**Selected text:**
# Best way to prepare Butternut Squash?



## nancyr (Sep 4, 2006)

It's so tough to peel and so hard to cut :crazy: What do you suggest: boiling unpeeled, baking unpeeled, peeled then cut up and boiled or baked--or what? I just want to season it with butter and maybe some fennel seeds. Any thoughts? Thank you!


----------



## jacaranda (Sep 28, 2006)

Make sure your knives are sharp sharp sharp! 

Trying to prepare butternut with a blunt or inadequate knife, or even a peeler, is horrible. I remember tring to prepare a butternut in a rented cottage, where the only knife available was a cheap and flimsy 4" serrated vegetable knife, and after five minutes wrestling and nearly losing several fingers I was ready to throw the thing through a window. 

Use the biggest, sharpest, most robust knife you possess! Slice off the very top of the squash and then cut the butternut in two at the top of the "bulge", so that you end up with a cylinder and a sphere, then just slice down the sides of the cylinder with a sharp knife. 

Cut off the bottom of the sphere so that you've got a flat base, slice off the peel at an angle, top half first, then turn the sphere upside down and do the same to the bottom half. Easy-peasy - halve it, quickly scrape out the seeds with a spoon, and you're done.

I love your idea of fennel seeds. Butternut is a favourite of mine: peeled, boiled and mashed, with butter and maybe some ground nutmeg or allspice. It's wonderful peeled and baked in chunks, until it begins to caramelise, with butter and Indian spices - either a teaspoon of masala spice scattered over it, or simply a couple of crushed cardamom pods, a teaspoon of whole cumin or mustard seeds, and a cinnamon stick. I've also made a very tasty butternut curry to a recipe by Madhur Jaffrey, with chillies, peppercorns, fenugreek, brown sugar and cumin.

**Extracted data:**
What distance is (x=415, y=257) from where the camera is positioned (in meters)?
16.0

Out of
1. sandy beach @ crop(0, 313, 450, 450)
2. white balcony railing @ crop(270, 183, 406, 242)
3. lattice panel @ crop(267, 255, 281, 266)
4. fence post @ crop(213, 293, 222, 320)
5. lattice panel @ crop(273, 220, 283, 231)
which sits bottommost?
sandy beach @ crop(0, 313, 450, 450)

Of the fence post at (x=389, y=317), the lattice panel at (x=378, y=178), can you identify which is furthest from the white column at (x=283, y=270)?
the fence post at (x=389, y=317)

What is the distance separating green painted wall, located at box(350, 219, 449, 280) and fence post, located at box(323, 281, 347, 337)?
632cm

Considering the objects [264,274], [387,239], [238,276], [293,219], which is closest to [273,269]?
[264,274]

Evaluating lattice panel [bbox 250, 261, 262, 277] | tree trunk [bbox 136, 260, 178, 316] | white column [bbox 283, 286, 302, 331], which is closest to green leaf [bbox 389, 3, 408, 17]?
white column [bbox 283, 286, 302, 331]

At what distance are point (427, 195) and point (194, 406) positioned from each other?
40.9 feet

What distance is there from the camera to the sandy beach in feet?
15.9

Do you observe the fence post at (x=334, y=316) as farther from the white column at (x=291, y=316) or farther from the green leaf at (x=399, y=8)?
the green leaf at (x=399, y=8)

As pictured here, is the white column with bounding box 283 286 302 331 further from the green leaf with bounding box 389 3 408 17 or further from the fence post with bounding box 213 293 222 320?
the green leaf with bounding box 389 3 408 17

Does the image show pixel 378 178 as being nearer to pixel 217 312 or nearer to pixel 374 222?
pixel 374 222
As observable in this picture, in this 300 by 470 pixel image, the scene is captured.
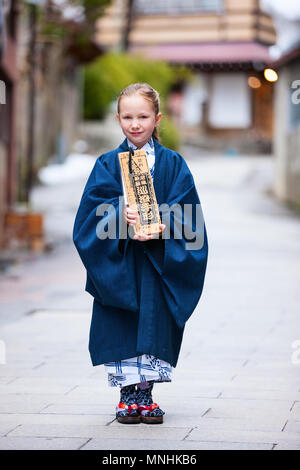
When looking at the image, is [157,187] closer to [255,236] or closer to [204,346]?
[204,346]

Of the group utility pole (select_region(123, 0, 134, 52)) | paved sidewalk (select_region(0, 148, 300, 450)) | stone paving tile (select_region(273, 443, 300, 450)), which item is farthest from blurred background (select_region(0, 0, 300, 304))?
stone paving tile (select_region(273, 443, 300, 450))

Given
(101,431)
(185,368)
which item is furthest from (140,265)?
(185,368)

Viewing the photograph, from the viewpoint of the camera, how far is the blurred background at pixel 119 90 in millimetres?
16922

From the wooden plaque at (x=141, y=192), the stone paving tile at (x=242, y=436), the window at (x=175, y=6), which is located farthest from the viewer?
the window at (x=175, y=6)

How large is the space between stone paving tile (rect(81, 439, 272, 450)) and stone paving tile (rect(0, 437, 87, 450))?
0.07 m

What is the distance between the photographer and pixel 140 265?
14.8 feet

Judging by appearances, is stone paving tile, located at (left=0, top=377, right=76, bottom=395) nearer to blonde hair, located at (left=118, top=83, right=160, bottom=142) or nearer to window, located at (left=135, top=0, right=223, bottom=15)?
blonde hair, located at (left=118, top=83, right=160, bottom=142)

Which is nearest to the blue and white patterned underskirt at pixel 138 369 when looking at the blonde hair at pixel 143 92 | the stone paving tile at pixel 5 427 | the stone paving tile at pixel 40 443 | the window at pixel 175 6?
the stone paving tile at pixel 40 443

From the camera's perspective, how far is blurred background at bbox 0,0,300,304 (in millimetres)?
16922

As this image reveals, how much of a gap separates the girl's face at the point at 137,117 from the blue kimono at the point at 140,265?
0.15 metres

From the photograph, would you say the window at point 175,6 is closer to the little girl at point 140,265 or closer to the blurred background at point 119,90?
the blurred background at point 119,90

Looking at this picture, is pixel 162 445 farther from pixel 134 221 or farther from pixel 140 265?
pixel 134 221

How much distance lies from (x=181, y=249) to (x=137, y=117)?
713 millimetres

**To be done:** Continue the butternut squash thread, starting after its last sentence. The rows come from a separate source.

**Answer to this problem:**
For summer chunks of seasoned butternut are great baked in the ashes of a barbeque, or threaded in smaller pieces onto skewers with aubergine, mushroom and red pepper and roasted as a vegetable kebab.

I've baked sweet potato with bitter orange marmalade and orange juice, and I wonder if butternut might work well with orange as well?

And butternut makes one of the most satisfying winter soups: sweet and unctuous, with an intense orange colour and velvet-smooth texture. Two nights ago I made soup from butternut - simply pureeing the butternut with vegetable stock and adding a tablespoon of cream.


----------



## nowiamone (Jan 23, 2005)

The other night I roasted some and towards the end glazed it with pineapple-peach jam and horseradish, a little salt and pepper. A little fruity with some kick, just right with my pork roast.


----------



## siduri (Aug 13, 2006)

I can't understand why anyone would peel it first, before cooking. Cook first, i prefer steaming because it's faster, but baking is good too (maybe tastes better) and then just scrape it out with a spoon - no sharp knife, nothing. 
If i make them stuffed, then i want them in the skin, so no problem.


----------



## austin_ (Jun 17, 2006)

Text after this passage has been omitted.